Redis4.0 single-node cluster to three-master three-slave node cluster experiment

Environment related:

OS:CentOS release 7.4.1708
IP:192.168.77.101/102/103
MEM:16G
DISK:50G

Brief description

Refer to "Redis4.0 Three-Master Three-Standby Cluster Installation and Configuration" to configure 6 redis instances on three-node hosts and start them.
The fifth step is to configure the cluster using the operation of this blog post.

Cluster creation

1. Create a single-instance cluster on node one:

cp -av /usr/local/redis/src/redis-trib.rb /usr/local/bin
redis-trib.rb create --replicas 0 192.168.77.101:7000
# 创建一个单实例集群会报错,因为redis的集群需要至少3个master实例
# 该报错可以忽略掉,使用fix命令进行修复

write picture description here

redis-trib.rb fix 192.168.77.101:7000
# 使用fix命令修复集群,需要交互式输入yes进行确认

write picture description here
write picture description here

redis-cli -c -h 192.168.77.101 -p 7000 cluster nodes
redis-trib.rb check 192.168.77.101:7000
# 查看集群状态,目前集群只有一个master实例,所有的数据槽都在该实例上
# 单实例集群创建就完成了

2. Add two master nodes:

redis-trib.rb add-node 192.168.77.102:7002 192.168.77.101:7000
redis-trib.rb add-node 192.168.77.103:7004 192.168.77.101:7000
# 使用add-node命令,将102的7002和103的7004添加到集群里
redis-trib.rb check 192.168.77.101:7000
# 查看集群状态,发现目前集群中有三个master实例,但是所有的slot都在第一个master之上
# 此时,新加入的两个master实例没有任何的slot,是可以直接删掉的
redis-trib.rb reshard 192.168.77.101:7000
# 使用reshard命令重新分配slot,需要交互输入重新分配的slot数量和接收实例以及来源实例
# 两次使用该命令,将新添加的两个实例都分配一定数量的slot

write picture description here
Enter the number of slots that need to be reallocated
write picture description here
Enter the ID of the instance receiving these slots
write picture description here
Enter the source instance ID of these slots to
write picture description here
confirm the move

If it is a real production environment, when moving data slots, it may fail to time out, such as moving 1000 data slots to another master instance. The
reason is that one or some data slots occupy a large amount of memory, and the move operation times out. You need to use the fix command to fix it. A
timeout failure will not affect the cluster, and the status of a data slot that has been moved successfully is fine.
You can redistribute the data slots after repairing to reduce the number of data slots and prevent another timeout failure.

redis-trib.rb fix 192.168.77.101:7000
redis-trib.rb check 192.168.77.101:7000
# 检查集群节点状态,发现三个master实例都有slot存在,此时就不能直接删除master实例

3. Add three slave instances:

redis-trib.rb add-node --slave 192.168.77.101:7001 192.168.77.101:7000
redis-trib.rb add-node --slave 192.168.77.102:7003 192.168.77.101:7000
redis-trib.rb add-node --slave 192.168.77.103:7005 192.168.77.101:7000
# 添加三个slave实例,每个slave实例会自动分配到一个master实例之下
redis-cli -c -h 192.168.77.101 -p 7000 cluster nodes|sort -k2
redis-trib.rb check 192.168.77.101:7000
# 查看集群节点状态

4. Generate a cluster status report:
There is too much information output at this time. You can convert the output of the cluster nodes command to generate a status report.

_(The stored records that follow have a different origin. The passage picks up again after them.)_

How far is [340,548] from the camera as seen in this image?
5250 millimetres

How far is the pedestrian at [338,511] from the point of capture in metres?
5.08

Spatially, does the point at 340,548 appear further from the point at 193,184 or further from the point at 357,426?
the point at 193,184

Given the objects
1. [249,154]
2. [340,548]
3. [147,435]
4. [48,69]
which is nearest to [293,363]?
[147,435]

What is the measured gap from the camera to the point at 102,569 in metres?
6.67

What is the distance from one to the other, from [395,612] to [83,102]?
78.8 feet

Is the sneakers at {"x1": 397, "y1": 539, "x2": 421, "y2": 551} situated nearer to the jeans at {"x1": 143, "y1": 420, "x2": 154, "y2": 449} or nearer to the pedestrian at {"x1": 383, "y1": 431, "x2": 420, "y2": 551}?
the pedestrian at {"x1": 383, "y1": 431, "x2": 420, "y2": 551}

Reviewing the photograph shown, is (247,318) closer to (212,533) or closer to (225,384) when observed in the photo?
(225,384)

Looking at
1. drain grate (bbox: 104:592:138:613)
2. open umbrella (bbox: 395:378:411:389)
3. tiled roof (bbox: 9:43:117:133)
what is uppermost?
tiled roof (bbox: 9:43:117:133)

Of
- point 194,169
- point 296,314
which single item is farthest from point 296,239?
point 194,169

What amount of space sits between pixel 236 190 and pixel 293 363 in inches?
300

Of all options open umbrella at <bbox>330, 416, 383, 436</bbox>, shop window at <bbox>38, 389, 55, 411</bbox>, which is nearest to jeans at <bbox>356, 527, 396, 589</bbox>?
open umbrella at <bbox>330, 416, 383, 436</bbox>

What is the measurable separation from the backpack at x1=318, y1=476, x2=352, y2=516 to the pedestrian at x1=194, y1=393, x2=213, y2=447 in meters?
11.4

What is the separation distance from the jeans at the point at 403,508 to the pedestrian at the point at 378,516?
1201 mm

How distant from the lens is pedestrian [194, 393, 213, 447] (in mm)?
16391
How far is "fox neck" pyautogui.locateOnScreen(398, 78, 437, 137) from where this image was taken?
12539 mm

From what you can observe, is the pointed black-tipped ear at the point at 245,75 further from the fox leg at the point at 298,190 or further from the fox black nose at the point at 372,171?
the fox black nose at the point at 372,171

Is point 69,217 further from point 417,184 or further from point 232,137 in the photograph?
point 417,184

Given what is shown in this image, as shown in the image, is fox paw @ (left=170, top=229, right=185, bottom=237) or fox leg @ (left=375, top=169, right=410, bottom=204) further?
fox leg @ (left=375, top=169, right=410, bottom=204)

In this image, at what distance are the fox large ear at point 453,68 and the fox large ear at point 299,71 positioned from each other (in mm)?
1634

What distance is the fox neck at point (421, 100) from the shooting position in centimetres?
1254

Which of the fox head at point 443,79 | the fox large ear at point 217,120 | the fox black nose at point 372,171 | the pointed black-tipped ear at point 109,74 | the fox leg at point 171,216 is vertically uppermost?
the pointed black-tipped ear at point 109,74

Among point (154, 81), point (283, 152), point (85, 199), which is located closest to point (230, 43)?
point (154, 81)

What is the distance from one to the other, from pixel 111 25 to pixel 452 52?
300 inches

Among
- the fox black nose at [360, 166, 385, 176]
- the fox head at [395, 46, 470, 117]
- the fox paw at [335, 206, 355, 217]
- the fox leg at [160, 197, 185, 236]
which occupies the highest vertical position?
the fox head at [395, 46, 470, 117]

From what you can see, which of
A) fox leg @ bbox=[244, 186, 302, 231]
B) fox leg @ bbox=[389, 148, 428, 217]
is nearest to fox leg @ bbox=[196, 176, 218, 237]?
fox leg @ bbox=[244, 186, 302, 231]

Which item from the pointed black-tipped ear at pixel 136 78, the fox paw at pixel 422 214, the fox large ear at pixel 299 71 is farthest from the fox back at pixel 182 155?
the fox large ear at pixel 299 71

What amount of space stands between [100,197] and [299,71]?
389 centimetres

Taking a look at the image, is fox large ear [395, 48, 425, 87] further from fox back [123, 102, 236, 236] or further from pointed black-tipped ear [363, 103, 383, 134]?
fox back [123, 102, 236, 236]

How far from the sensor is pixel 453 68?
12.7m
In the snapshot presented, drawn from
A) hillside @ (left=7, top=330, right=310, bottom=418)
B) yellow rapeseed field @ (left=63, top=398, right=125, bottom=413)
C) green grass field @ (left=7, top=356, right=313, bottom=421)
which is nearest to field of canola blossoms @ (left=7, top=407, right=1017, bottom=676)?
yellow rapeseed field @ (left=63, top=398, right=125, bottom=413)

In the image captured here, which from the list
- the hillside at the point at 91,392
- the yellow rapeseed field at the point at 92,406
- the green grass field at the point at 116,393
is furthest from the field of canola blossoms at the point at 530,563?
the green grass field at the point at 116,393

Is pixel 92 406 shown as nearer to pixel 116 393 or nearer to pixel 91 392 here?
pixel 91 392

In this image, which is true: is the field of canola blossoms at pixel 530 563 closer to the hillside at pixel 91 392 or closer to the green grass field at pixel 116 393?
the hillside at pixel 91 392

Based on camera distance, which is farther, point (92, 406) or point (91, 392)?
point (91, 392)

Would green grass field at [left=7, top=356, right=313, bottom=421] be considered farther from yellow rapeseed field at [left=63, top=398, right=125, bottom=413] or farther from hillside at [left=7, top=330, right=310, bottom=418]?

redis-cli -c -h 192.168.77.101 -p 7000 cluster nodes|\
awk 'BEGIN{print"节点 角色 自身ID 挂接的主实例ID"}
     {if($4=="-") {print $2,$3,$1,$1} 
      else        {print $2,$3,$1,$4}}'|\
sort -rk4|column -t
# 查看集群状态,主备关系
# 当自身ID和挂接的主实例ID相同时,代表本实例是一个master实例
# 否则代表本实例是一个slave实例

5. Manually adjust the relationship between the master instance and the slave instance.
When there are more than two instances on a node, if a downtime instance switch occurs during
operation, multiple master instances will run on one node or all nodes will be disabled. It is the case of slave
or two instances on a node are exactly a pair of master instance and slave instance
. At this time, it is necessary to manually adjust the corresponding relationship between the master instance and the slvae instance to avoid unavailability when the node fails.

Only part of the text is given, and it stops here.